Foto ilustrasi jemaah sedang melakukan tawaf mengelilingi Ka

KBRN,Surakarta: Rencana dibukanya kembali Ibadah Umroh tahun depan oleh Pemerintah arab saudi menjadi angin segar bagi pengusaha Biro Perjalanan Umroh di Solo Raya. Sebab sejak ditutup 7 bulan lalu dampak pandemi covid 19 telah terjadi penumpukan quota  jamaah yang mendaftar.

Ketua Perpuhi Solo Her Suprabu menjelaskan dengan berhenti selama 7 bulan Perpuhi Solo mencatat terjadi penumpukan sekitar 30.000 orang jamaah yang tidak bisa berangkat. Jika umroh dibuka kembali termasuk untuk jama'ah Indonesia penumpukan terkurangi. Pendaftaran pun dapat dibuka kembali.

"Rencana pembukaan Penerbangan internasional di Arab Saudi pada awal Januari 2021 memberi peluang biro perjalanan umroh di Solo Raya," kata Her Suprabu, Rabu (23/9/2020).

Menurutnya, sejak Bulan Februari 2020 biro umroh dan haji tidak ada pemberangkatan. Sehingga banyak biro umroh yang terpaksa merumahkan karyawannya. "Bahkan ada beberapa yang banting stir usaha lain dengan bisnis kuliner," ungkap Her Suprabu.

Rasa gembira juga diungkap salah seorang calon jamaah umroh asal Solo Setyaningsih. Dia mestinya  berangkat umroh pada bulan April lalu bersama Suami dan anaknya. Meski sebenarnya mengaku pasrah menunggu kebijakan yang diterapkan Pemerintah Arab Saudi.

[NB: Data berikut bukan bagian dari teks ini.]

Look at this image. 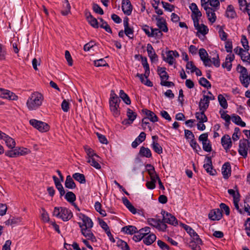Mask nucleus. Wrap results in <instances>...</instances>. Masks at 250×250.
Returning a JSON list of instances; mask_svg holds the SVG:
<instances>
[{
  "label": "nucleus",
  "mask_w": 250,
  "mask_h": 250,
  "mask_svg": "<svg viewBox=\"0 0 250 250\" xmlns=\"http://www.w3.org/2000/svg\"><path fill=\"white\" fill-rule=\"evenodd\" d=\"M202 241L199 236L197 238H193L189 243V247L193 250H201L200 245H202Z\"/></svg>",
  "instance_id": "f3484780"
},
{
  "label": "nucleus",
  "mask_w": 250,
  "mask_h": 250,
  "mask_svg": "<svg viewBox=\"0 0 250 250\" xmlns=\"http://www.w3.org/2000/svg\"><path fill=\"white\" fill-rule=\"evenodd\" d=\"M53 215L63 221H67L72 218L73 213L70 210L66 208L56 207L54 208Z\"/></svg>",
  "instance_id": "f03ea898"
},
{
  "label": "nucleus",
  "mask_w": 250,
  "mask_h": 250,
  "mask_svg": "<svg viewBox=\"0 0 250 250\" xmlns=\"http://www.w3.org/2000/svg\"><path fill=\"white\" fill-rule=\"evenodd\" d=\"M3 140L6 146L9 147L13 148L15 147L16 143L13 139L6 135L4 133L0 131V140Z\"/></svg>",
  "instance_id": "9b49d317"
},
{
  "label": "nucleus",
  "mask_w": 250,
  "mask_h": 250,
  "mask_svg": "<svg viewBox=\"0 0 250 250\" xmlns=\"http://www.w3.org/2000/svg\"><path fill=\"white\" fill-rule=\"evenodd\" d=\"M234 188L236 189V191H235L234 189H229L228 190V192L229 193V194L232 196L233 201L235 200V199H240V194L239 192L237 186H235Z\"/></svg>",
  "instance_id": "ea45409f"
},
{
  "label": "nucleus",
  "mask_w": 250,
  "mask_h": 250,
  "mask_svg": "<svg viewBox=\"0 0 250 250\" xmlns=\"http://www.w3.org/2000/svg\"><path fill=\"white\" fill-rule=\"evenodd\" d=\"M129 19L127 17L124 19V26L125 28V34L130 39H133L134 30L133 28L129 27Z\"/></svg>",
  "instance_id": "dca6fc26"
},
{
  "label": "nucleus",
  "mask_w": 250,
  "mask_h": 250,
  "mask_svg": "<svg viewBox=\"0 0 250 250\" xmlns=\"http://www.w3.org/2000/svg\"><path fill=\"white\" fill-rule=\"evenodd\" d=\"M150 29L151 30V34H152L150 37L160 38L163 35L162 33V31L159 29L153 28L151 27Z\"/></svg>",
  "instance_id": "c03bdc74"
},
{
  "label": "nucleus",
  "mask_w": 250,
  "mask_h": 250,
  "mask_svg": "<svg viewBox=\"0 0 250 250\" xmlns=\"http://www.w3.org/2000/svg\"><path fill=\"white\" fill-rule=\"evenodd\" d=\"M126 115L127 119H124L122 122V124L125 125L131 124L137 117L136 113L130 108H127Z\"/></svg>",
  "instance_id": "ddd939ff"
},
{
  "label": "nucleus",
  "mask_w": 250,
  "mask_h": 250,
  "mask_svg": "<svg viewBox=\"0 0 250 250\" xmlns=\"http://www.w3.org/2000/svg\"><path fill=\"white\" fill-rule=\"evenodd\" d=\"M222 217V213L219 208L212 210L208 214V217L212 220H219Z\"/></svg>",
  "instance_id": "6ab92c4d"
},
{
  "label": "nucleus",
  "mask_w": 250,
  "mask_h": 250,
  "mask_svg": "<svg viewBox=\"0 0 250 250\" xmlns=\"http://www.w3.org/2000/svg\"><path fill=\"white\" fill-rule=\"evenodd\" d=\"M161 213L163 215L162 224H166V223H167L173 226L178 224V221L176 218L170 213L164 210H162Z\"/></svg>",
  "instance_id": "39448f33"
},
{
  "label": "nucleus",
  "mask_w": 250,
  "mask_h": 250,
  "mask_svg": "<svg viewBox=\"0 0 250 250\" xmlns=\"http://www.w3.org/2000/svg\"><path fill=\"white\" fill-rule=\"evenodd\" d=\"M120 102V99L109 100L110 109L115 117L118 116L120 114L119 109Z\"/></svg>",
  "instance_id": "423d86ee"
},
{
  "label": "nucleus",
  "mask_w": 250,
  "mask_h": 250,
  "mask_svg": "<svg viewBox=\"0 0 250 250\" xmlns=\"http://www.w3.org/2000/svg\"><path fill=\"white\" fill-rule=\"evenodd\" d=\"M239 80L241 84L245 87L247 88L250 84L249 75L245 77H239Z\"/></svg>",
  "instance_id": "5fc2aeb1"
},
{
  "label": "nucleus",
  "mask_w": 250,
  "mask_h": 250,
  "mask_svg": "<svg viewBox=\"0 0 250 250\" xmlns=\"http://www.w3.org/2000/svg\"><path fill=\"white\" fill-rule=\"evenodd\" d=\"M139 154L141 157H145L146 158H150L152 156L150 149L143 146L141 147Z\"/></svg>",
  "instance_id": "72a5a7b5"
},
{
  "label": "nucleus",
  "mask_w": 250,
  "mask_h": 250,
  "mask_svg": "<svg viewBox=\"0 0 250 250\" xmlns=\"http://www.w3.org/2000/svg\"><path fill=\"white\" fill-rule=\"evenodd\" d=\"M226 16L227 17L231 19H234L237 16L234 7L232 5L228 6L226 11Z\"/></svg>",
  "instance_id": "7c9ffc66"
},
{
  "label": "nucleus",
  "mask_w": 250,
  "mask_h": 250,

"Dengan adanya kebijakan larangan umroh akibat pandemi ya pasrah saja, sabar menunggu kebijakan lebih lanjut," ucap Setyaningsih.

Data Perpuhi Solo akibat pembatalan ibadah Umroh sebanyak 30 ribu jamaah yang tertunda keberangkatannya. Meliputi 20 ribu orang pendaftar baru dan sisanya 10 ribu jamaah yang batal berangkat bulan Februari 2020.